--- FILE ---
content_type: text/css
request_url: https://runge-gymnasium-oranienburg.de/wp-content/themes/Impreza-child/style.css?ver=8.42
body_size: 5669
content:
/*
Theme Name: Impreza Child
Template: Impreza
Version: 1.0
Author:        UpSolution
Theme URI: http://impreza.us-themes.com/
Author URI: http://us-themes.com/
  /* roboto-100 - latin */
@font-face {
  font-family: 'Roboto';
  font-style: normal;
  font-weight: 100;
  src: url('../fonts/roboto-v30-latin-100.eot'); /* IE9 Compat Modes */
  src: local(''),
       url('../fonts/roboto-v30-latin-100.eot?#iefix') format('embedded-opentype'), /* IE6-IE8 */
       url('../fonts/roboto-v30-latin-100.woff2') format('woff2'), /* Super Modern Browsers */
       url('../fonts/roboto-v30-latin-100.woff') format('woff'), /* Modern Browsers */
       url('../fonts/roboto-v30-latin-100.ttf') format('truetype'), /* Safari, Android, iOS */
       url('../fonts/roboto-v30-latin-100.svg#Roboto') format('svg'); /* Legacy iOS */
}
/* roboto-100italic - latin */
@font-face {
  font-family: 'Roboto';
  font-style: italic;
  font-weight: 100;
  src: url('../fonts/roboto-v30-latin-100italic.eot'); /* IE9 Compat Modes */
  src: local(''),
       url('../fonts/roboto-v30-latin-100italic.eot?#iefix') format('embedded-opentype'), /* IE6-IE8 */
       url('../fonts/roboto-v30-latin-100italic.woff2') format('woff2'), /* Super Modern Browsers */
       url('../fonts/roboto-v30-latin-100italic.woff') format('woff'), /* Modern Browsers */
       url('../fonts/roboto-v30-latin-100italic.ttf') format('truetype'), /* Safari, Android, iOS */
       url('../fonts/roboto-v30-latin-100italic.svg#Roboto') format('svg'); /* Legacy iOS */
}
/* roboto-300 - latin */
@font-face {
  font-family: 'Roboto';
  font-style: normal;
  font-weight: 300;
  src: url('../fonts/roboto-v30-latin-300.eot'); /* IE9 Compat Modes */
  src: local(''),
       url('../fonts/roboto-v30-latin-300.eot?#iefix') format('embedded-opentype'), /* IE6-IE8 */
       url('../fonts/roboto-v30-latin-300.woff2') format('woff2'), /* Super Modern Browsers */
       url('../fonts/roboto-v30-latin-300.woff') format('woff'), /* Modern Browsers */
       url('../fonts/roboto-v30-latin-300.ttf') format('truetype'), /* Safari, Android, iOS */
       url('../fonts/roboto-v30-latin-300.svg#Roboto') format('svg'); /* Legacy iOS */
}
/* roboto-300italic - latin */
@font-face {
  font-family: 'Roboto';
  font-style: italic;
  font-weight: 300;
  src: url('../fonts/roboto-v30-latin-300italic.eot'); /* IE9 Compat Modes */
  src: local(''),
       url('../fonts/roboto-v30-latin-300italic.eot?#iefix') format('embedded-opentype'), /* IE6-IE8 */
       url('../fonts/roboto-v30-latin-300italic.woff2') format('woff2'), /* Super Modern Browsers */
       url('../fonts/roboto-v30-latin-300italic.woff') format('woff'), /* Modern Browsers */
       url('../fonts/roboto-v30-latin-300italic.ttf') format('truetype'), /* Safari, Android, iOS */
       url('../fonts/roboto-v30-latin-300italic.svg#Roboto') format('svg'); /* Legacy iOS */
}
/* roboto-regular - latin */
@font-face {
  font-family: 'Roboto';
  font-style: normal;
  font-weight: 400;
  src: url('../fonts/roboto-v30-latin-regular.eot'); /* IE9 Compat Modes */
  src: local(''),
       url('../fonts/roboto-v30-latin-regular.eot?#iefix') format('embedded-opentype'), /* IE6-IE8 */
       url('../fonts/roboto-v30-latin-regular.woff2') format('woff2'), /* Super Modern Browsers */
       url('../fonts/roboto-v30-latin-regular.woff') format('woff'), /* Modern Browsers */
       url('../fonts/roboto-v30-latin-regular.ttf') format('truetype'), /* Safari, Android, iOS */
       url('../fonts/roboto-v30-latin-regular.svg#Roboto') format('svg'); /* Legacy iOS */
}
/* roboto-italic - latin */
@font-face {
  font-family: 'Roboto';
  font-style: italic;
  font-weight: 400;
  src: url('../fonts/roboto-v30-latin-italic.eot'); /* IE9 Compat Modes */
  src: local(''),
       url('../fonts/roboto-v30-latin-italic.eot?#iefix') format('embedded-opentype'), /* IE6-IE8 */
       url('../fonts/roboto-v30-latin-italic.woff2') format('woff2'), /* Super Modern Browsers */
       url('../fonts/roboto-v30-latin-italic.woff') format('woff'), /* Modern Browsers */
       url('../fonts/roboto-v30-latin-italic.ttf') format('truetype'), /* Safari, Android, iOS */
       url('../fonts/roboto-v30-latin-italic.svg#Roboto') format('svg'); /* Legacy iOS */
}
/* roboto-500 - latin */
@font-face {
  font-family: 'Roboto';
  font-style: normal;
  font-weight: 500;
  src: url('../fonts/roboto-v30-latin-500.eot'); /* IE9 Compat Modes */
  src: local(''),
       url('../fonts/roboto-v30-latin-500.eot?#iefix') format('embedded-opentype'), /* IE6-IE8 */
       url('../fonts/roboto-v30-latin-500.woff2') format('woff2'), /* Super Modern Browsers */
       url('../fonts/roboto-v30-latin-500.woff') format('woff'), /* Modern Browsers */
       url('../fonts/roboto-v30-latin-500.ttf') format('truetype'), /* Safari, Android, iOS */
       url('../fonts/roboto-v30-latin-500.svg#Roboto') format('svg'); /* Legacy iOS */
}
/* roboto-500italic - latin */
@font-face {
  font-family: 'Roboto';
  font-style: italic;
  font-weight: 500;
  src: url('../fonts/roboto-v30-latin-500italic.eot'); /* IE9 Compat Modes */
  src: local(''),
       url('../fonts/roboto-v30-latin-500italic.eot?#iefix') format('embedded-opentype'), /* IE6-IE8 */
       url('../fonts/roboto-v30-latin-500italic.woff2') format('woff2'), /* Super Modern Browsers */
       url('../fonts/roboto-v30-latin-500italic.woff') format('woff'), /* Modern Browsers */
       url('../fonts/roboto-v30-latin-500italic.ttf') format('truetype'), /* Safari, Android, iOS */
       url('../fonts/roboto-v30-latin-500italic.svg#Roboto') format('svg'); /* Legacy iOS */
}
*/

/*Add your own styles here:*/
::::
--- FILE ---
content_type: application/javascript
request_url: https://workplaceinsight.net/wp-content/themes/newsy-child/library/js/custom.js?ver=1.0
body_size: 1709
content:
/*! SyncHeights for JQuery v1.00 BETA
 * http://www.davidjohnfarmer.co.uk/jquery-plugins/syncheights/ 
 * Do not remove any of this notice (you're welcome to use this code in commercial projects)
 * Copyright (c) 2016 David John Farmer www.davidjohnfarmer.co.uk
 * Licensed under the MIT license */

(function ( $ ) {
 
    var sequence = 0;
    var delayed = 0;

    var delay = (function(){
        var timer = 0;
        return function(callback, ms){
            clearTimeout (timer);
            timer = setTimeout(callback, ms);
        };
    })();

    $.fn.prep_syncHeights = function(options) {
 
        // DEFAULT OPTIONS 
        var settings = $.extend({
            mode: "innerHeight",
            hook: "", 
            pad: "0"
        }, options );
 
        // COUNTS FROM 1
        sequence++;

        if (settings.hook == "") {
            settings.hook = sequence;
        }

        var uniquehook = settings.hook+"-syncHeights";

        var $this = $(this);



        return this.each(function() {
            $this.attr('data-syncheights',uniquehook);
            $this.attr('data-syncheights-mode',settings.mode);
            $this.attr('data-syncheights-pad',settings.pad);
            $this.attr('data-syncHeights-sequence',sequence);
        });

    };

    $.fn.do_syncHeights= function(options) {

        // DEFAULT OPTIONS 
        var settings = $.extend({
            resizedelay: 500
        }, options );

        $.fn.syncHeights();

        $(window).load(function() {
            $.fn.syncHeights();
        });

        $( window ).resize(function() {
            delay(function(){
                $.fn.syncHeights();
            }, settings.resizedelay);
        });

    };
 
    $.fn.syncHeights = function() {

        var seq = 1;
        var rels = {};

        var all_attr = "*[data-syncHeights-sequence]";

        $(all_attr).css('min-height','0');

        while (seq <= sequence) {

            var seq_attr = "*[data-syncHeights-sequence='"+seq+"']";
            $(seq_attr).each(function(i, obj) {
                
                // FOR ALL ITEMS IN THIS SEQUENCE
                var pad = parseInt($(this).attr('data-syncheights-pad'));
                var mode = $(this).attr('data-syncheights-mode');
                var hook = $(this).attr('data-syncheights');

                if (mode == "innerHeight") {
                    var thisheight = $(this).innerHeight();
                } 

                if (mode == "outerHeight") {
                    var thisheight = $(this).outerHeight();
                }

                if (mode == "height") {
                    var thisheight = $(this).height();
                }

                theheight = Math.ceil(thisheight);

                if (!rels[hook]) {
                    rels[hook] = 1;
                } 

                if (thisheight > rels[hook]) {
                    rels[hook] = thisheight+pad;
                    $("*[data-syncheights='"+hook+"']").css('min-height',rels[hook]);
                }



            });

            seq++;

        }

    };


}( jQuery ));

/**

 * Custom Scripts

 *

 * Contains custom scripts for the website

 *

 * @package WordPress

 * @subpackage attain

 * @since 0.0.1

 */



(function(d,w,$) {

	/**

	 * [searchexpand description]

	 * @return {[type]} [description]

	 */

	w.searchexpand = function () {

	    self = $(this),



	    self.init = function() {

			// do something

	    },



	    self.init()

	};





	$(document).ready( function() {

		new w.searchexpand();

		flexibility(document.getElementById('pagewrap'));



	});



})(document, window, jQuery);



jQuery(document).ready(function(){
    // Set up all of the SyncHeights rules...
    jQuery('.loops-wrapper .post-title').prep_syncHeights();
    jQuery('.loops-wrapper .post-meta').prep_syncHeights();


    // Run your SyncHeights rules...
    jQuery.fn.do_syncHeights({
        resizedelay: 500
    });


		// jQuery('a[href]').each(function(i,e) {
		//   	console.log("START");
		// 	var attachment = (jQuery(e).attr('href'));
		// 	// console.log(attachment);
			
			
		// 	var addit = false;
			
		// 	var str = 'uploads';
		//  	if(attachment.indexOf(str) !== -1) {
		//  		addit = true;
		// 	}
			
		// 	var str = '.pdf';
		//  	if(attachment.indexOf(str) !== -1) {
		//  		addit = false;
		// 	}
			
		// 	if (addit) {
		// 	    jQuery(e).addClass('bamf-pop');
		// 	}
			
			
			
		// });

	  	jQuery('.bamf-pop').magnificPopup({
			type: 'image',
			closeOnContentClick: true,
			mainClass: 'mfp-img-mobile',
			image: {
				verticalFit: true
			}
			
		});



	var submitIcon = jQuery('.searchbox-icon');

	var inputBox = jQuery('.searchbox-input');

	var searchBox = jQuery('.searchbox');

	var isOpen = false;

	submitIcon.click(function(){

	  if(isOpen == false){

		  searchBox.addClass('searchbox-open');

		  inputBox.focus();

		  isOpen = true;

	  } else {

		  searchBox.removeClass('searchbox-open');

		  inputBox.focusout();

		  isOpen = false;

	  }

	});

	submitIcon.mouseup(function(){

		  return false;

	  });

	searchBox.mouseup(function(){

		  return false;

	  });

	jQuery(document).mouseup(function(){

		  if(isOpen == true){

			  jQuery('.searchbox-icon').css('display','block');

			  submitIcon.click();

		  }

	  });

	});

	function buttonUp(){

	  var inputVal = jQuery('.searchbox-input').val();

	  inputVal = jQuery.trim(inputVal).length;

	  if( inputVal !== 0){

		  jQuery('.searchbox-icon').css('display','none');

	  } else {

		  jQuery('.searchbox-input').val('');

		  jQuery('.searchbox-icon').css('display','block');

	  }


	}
::::
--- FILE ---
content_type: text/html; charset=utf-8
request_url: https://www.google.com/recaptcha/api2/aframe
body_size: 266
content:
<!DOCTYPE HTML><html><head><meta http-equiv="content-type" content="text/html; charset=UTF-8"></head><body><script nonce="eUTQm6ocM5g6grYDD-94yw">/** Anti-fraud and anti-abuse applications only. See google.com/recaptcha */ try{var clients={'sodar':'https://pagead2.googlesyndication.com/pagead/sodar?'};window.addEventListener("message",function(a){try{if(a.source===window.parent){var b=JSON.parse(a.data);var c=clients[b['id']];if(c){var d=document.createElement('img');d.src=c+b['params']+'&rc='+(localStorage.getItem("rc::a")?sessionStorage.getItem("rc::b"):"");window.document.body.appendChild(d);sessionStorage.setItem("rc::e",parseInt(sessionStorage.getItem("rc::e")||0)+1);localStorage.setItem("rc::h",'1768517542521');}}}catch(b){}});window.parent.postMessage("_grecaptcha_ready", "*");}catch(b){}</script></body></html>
::::
REQUIRED ACTION: Count every line that holds the word "Author" in the entries, and state the result alone.

EXERCISE SOLUTION: 2